-- Extract follows --
4 Replies Latest reply on Jun 9, 2005 4:23 PM by dimitris

    JMX/SNMP newbie question

    dissonance

      Environment: jboss-4.0.1sp1

      According the the JBoss 4.0 Official Guide, the snmp-adaptor service "can be used to intercept JMX notifications emitted by MBeans, convert them to traps, and send them to SNMP managers."

      In the snmp-adaptor's notifications.xml file, there are a couple of notification types defined: heartbeat, coldstart, and jmx.change.attribute

      On the JMX side, I'm going through Sun's tutorial at http://java.sun.com/j2se/1.5.0/docs/guide/jmx/tutorial/tutorialTOC.html

      Is it reasonable to assume that if I make a MBean based on this tutorial's instructions on sending notifications, that I can simply add a new notification-type to notifications.xml? What notification-type do I use for a Timer MBean?

      I've read through the Wiki and the section about the SNMP adaptor and have SNMP traps being sent to my SNMP manager, so I was just wondering if anyone can direct me on having my own notification-type defined so that its notifications are trapped by the snmp-adaptor.

      Thanks

        • 1. Re: JMX/SNMP newbie question
          dimitris

          The notification types can be anything you like, just try to make it unique. It is common to use some package-like convention, e.g.

          com.xxx.some.type

          The next step is to subscribe to receive your notification by configuring the SubscriptionList attribute of the adaptor. The provided mechanism allows you to register to receive any possible notification in the system from any mbean(s), see http://wiki.jboss.org/wiki/Wiki.jsp?page=SubscriptionList.

          The final step is to define a mapping in notifications.xml, from the type you specified to a trap, see http://wiki.jboss.org/wiki/Wiki.jsp?page=JBossSNMPAdapterNotifications

          • 2. Re: JMX/SNMP newbie question
            dissonance

            Thanks! I'll give it a shot.

            • 3. Re: JMX/SNMP newbie question
              mlybarger

              i'm also interested in using snmp for monitoring the jboss server's "health". one thing that has been mentioned as interesting to watch are free memory levels. if the free memory gets above say 90%, i'd like to send an snmp trap to the snmp manager.

              i haven't really worked much with snmp as of yet, so hopefully i've got the lingo down.
-- Extract concluded --
-- Data shown follows --
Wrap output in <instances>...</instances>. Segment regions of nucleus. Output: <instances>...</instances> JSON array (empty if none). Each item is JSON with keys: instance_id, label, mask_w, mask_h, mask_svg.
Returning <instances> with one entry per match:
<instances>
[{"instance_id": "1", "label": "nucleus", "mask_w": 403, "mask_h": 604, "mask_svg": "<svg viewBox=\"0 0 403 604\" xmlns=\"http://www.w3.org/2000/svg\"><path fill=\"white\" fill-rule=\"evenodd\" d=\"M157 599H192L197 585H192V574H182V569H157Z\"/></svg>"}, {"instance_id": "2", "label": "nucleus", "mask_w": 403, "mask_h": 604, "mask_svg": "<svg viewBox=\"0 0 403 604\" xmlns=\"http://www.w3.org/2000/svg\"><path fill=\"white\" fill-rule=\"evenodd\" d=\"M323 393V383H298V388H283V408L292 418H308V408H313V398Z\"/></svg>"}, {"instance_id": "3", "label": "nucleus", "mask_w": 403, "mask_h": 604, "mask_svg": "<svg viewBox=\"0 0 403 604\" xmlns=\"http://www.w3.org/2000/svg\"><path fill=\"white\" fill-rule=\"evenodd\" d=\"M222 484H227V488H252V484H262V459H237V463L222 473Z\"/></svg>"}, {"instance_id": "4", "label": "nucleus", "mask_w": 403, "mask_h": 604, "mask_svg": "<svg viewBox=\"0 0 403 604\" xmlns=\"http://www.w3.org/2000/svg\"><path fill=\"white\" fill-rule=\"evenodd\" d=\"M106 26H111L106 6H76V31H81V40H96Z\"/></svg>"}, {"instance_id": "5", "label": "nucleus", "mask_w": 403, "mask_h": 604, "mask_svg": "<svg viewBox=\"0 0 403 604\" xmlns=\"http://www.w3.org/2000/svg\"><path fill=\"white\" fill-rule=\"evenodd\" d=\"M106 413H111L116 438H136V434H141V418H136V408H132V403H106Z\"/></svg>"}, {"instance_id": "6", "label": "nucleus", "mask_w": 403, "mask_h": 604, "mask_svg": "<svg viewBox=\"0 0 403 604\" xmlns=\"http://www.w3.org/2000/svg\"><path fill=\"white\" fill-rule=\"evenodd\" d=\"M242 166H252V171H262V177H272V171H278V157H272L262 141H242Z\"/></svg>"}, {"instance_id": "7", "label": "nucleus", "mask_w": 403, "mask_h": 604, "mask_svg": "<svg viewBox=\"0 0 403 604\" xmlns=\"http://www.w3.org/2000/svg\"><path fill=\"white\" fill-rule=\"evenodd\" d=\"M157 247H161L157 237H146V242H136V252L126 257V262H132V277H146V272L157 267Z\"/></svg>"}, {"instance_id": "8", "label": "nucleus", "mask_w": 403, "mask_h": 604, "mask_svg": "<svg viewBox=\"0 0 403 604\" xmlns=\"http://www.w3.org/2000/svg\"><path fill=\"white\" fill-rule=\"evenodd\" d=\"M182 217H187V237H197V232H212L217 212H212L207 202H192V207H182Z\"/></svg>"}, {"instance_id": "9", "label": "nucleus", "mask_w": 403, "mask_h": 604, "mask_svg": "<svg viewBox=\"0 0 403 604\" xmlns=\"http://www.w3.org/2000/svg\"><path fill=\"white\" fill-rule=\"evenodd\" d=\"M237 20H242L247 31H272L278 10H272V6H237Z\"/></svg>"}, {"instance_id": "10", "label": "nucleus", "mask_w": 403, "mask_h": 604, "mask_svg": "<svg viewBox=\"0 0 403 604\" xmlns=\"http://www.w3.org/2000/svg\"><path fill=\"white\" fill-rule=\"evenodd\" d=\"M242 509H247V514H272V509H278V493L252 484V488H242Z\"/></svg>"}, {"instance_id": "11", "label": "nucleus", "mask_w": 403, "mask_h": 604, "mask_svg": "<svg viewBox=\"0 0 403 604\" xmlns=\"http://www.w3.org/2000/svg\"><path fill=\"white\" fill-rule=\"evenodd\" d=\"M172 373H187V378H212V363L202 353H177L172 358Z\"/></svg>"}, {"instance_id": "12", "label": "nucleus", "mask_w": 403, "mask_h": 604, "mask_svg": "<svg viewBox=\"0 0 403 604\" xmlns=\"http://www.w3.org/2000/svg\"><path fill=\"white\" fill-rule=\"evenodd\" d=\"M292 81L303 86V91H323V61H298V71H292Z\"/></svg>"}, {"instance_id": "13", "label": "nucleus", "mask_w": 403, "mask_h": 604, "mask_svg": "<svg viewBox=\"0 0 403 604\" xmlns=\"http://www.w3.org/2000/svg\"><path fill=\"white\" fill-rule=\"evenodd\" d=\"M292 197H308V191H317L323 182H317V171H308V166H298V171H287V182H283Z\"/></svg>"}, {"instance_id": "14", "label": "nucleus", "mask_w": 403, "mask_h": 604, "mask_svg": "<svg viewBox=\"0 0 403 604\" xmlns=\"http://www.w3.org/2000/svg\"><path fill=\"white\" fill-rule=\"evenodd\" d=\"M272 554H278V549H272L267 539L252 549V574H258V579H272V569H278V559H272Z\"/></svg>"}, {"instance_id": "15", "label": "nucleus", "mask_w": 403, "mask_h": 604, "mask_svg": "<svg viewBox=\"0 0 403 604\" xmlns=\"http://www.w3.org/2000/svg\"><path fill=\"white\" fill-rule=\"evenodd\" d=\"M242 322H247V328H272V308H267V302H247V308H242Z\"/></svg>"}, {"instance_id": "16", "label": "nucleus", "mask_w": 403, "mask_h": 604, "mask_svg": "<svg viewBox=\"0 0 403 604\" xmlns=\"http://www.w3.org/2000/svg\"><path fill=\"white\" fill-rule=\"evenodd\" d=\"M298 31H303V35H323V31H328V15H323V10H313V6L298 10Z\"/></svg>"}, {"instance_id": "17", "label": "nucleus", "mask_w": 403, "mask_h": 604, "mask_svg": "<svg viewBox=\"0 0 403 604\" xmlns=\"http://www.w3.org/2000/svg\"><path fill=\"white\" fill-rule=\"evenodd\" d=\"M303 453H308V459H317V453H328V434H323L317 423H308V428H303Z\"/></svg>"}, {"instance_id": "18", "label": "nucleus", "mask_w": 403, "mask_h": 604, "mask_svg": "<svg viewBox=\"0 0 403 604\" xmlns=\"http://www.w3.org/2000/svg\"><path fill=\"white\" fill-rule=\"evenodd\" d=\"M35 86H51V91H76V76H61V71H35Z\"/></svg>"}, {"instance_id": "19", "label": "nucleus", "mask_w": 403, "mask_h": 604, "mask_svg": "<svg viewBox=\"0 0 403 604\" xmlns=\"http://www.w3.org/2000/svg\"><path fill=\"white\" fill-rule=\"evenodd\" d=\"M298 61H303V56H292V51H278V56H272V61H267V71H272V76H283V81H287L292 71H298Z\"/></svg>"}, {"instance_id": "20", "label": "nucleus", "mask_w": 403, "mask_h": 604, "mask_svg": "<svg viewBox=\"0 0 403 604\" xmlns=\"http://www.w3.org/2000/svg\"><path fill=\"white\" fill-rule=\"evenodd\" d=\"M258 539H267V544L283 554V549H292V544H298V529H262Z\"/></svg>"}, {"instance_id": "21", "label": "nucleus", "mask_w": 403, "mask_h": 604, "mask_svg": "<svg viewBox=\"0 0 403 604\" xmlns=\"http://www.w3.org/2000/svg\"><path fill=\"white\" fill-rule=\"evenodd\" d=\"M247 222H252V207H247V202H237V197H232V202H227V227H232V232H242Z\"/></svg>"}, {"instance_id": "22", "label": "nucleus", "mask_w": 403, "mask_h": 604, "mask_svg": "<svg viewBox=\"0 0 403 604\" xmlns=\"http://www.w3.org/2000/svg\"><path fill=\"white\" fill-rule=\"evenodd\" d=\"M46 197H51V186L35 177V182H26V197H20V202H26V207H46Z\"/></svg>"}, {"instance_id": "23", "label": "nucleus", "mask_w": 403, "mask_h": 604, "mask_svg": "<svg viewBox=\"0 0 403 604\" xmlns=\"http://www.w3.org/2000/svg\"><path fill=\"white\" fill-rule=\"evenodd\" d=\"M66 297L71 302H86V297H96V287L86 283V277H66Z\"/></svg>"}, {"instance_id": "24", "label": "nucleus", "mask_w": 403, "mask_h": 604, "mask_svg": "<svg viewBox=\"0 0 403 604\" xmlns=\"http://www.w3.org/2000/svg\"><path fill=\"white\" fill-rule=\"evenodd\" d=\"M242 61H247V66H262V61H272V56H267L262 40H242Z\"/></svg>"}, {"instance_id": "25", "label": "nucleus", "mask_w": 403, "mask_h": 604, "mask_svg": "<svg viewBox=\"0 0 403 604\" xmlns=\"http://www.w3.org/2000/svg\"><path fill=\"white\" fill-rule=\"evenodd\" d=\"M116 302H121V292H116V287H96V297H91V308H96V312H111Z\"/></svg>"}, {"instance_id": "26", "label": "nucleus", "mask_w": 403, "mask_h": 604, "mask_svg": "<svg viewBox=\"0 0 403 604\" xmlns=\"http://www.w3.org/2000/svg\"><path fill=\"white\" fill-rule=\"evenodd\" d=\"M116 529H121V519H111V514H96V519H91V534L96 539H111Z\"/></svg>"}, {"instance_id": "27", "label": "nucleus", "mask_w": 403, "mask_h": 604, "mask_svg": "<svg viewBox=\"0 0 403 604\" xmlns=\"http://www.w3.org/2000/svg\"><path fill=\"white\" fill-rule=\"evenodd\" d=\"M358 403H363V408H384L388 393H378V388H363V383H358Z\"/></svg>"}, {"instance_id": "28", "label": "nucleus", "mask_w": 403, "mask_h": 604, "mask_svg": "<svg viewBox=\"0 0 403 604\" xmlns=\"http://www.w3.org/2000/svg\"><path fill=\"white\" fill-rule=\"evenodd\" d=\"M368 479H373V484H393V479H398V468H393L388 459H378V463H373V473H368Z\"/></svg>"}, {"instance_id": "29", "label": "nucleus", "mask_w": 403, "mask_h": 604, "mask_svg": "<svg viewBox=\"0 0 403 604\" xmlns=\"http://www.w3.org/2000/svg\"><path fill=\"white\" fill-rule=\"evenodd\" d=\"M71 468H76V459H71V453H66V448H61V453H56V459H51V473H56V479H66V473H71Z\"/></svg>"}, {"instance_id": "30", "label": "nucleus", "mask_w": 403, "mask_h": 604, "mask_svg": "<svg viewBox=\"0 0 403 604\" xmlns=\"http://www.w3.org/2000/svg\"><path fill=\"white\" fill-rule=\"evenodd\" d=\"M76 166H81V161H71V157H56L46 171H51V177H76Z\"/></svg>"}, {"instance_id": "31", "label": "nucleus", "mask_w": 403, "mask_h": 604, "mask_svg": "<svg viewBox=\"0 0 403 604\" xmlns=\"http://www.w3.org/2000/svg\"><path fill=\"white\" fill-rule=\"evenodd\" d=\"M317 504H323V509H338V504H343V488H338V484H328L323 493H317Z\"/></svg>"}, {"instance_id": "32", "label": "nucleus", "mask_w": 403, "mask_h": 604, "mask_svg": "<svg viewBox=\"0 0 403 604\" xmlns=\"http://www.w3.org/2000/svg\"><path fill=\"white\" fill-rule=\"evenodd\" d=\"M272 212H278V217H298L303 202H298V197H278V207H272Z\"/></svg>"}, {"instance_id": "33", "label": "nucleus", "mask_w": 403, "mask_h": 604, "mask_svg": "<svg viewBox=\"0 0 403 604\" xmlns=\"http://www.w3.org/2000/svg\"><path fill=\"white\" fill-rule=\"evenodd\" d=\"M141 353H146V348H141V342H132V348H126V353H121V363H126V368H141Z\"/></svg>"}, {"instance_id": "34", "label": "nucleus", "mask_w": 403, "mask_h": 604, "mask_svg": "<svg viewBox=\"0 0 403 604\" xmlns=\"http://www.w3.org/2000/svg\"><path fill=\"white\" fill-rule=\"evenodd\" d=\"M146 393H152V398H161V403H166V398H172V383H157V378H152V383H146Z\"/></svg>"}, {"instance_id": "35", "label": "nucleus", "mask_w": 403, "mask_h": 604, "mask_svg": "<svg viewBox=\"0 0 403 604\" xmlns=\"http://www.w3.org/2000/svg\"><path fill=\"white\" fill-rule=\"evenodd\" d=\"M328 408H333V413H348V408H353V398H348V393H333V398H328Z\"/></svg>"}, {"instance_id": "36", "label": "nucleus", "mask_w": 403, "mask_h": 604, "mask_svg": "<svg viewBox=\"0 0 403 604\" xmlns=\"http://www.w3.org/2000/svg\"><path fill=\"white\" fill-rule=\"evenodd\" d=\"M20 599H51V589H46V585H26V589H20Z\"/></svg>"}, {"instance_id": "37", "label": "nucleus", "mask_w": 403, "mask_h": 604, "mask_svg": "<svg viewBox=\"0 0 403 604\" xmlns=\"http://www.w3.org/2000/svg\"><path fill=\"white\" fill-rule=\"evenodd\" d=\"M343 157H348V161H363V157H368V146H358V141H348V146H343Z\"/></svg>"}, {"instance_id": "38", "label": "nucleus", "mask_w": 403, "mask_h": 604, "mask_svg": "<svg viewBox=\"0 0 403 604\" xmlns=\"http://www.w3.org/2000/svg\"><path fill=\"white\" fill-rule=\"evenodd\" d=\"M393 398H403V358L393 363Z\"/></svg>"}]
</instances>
-- Data shown concluded --
▶ Problems to solve:
1. Answer these questions about the JMX/SNMP forum thread:
(a) What environment does the opening post list?
(b) Which notification types does the opening post say are defined in the snmp-adaptor's notifications.xml file?
(c) Which attribute of the adaptor does the first reply say to configure in order to subscribe to a notification?
2. Write the next part of the JMX/SNMP forum thread, picking up after its last sentence.

▶ Exercise responses:
1.
(a) jboss-4.0.1sp1
(b) heartbeat, coldstart, and jmx.change.attribute
(c) The SubscriptionList attribute

2.
              does jboss already provide an mbean which sends this type of notification?

              • 4. Re: JMX/SNMP newbie question
                dimitris

                There is actually such an MBean:

                (look in deploy/monitoring-service.xml)

                 <mbean code="org.jboss.monitor.services.MemoryMonitor"
                 name="jboss.monitor:service=MemoryMonitor">
                
                 <attribute name="FreeMemoryWarningThreshold">17m</attribute>
                 <attribute name="FreeMemoryCriticalThreshold">16m</attribute>
                 </mbean>
                


                There is a problem with it, if you want to use it in conjuction with the snmp-adaptor, in that it produces the same notification type (jboss.alarm.memory.low) but with a different severity level to indicate the setting or the seizure of the alarm.
                 public static final int SEVERITY_NORMAL = 0;
                 public static final int SEVERITY_WARNING = 1;
                 public static final int SEVERITY_MINOR = 2;
                 public static final int SEVERITY_MAJOR = 3;
                 public static final int SEVERITY_CRITICAL = 4;
                 public static final int SEVERITY_UNKNOWN = 5;
                

                So you can't only rely on the notification type only to indicate the low-memory condition.

                This was the first effort of actually having a "stateful" alarm in jboss, something that would go into an active alarm table.